--- Begin DATA TO PROCESS ---
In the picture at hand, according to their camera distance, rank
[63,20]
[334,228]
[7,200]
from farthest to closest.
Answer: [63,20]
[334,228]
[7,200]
--- End DATA TO PROCESS ---
**TASK STATEMENT:** Arrange the data above as a Markdown table with the columns Row and Line, giving each non-blank line its own numbered row.

**WORKED ANSWER:**
| Row | Line |
|---|---|
| 1 | In the picture at hand, according to their camera distance, rank |
| 2 | [63,20] |
| 3 | [334,228] |
| 4 | [7,200] |
| 5 | from farthest to closest. |
| 6 | Answer: [63,20] |
| 7 | [334,228] |
| 8 | [7,200] |